Nevertheless, to maintain the optimum level of testosterone is important at any age. This hormone controls many health parameters affecting bone density, blood composition, reducing body fat, resistance to stress, immune system and brain development. Testosterone deficiency can lead to low sex drive, infertility, fatigue, irritability, depression, reduced muscle mass and an increase in fat. Research in this area showed that men's testosterone levels are low, have an increased risk of diabetes, osteoporosis, and cardiovascular problems.

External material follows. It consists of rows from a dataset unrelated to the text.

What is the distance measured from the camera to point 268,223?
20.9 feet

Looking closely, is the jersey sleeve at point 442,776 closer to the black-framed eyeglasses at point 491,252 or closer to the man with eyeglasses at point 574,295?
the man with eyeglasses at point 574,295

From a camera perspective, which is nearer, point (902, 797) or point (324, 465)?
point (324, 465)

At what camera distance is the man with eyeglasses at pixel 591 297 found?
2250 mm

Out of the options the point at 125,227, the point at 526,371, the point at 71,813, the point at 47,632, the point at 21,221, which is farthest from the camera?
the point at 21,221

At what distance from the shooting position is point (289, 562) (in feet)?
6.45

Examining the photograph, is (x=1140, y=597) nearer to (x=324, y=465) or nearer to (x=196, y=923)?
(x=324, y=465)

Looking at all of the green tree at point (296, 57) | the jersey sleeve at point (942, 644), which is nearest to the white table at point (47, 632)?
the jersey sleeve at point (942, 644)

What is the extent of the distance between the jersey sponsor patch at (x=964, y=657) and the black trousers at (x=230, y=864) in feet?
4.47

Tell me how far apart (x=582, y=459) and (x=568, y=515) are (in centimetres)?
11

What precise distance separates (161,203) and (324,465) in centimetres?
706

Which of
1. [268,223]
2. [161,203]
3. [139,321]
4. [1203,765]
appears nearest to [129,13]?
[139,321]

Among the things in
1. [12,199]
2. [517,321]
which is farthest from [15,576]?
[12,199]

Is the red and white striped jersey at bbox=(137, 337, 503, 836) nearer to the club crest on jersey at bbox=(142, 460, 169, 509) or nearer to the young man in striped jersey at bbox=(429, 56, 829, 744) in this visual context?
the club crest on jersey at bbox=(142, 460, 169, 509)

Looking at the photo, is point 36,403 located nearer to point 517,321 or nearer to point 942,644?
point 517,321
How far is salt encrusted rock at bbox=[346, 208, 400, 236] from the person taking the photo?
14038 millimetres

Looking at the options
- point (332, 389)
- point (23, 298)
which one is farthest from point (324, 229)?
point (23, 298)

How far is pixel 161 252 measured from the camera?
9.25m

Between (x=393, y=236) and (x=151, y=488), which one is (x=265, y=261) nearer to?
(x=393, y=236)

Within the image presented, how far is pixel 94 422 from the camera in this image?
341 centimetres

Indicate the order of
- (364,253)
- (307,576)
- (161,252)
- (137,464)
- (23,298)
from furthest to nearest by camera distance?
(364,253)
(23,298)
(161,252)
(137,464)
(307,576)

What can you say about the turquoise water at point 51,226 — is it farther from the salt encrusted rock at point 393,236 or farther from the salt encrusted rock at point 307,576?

How to increase the level of testosterone
1. Physical activity
Exercise - this is one of the most effective ways to prevent many diseases related to lifestyle, as well as to increase testosterone. Studies have shown that those who regularly participate in sports, there are high levels of testosterone. Intense weight training are the most effective.
2. Enjoy healthy fats
Contrary to popular belief, not all fats are bad for the body. Studies have shown that a diet rich in both monounsaturated and saturated fats can increase levels of testosterone in men! In addition, consuming a moderate amount of saturated fats from healthy sources, you reduce the risk of developing cardiovascular disease. Good sources of monounsaturated fat - is olive oil, peanut oil and avocado. Healthy saturated fats found in lean red meat, coconut oil, cheese and egg yolks.
3. Beware sugar.
Another important step is how to increase the level of testosterone. The fact that this hormone is in competition with insulin, which causes problems with diabetes, it is therefore important not too stimulating to maintain optimum health and weight.
4. compensate for a deficiency of vitamins
Testosterone is very sensitive to deficiencies in the diet. Thus, it is important to resort to vitamin therapy. In the first place it is important to make up the deficiency of vitamin D. It is important at all ages in health and general level of testosterone. Good sources of the vitamin are salmon, tuna, eggs, and of course sunshine. Are important, and B vitamins, as are involved in many chemical processes in the body.
5. compensate for a deficiency of minerals.
Zinc helps to increase testosterone levels, as inhibits the process by which the body converts testosterone to estrogen. This important mineral is found in liver, red meat, mussels, oysters, wheat, sesame, mushrooms, broccoli, peanuts.
The following mineral, which should pay attention - this is magnesium. Low levels of its effect on sleep, decrease in insulin resistance and testosterone in the body. Compensate for mineral deficiency will help you nuts, seeds and green leafy vegetables.
6. Get enough sleep
Sleep, or rather its lack of quantity - is another enemy of testosterone. The number of perfect sleep varies from person to person. However, scientists have found that a regular night's rest period of only 5 hours leads to a reduction in the level of testosterone by 15%.
7. Avoid stress
The main stress hormone - cortisol is. It is involved in the breakdown of muscle tissue, suppress the immune system, increases and decreases fat testosterone. When cortisol rises, reduced testosterone, therefore strive to reduce stress in your life.
So you are wondering how to increase testosterone levels? As you can see, this can be done by natural methods, changing your lifestyle. Focus on the right diet, exercise regularly, get enough sleep, eliminate bad habits, smile and enjoy your life. So you will improve your health and increase testosterone levels.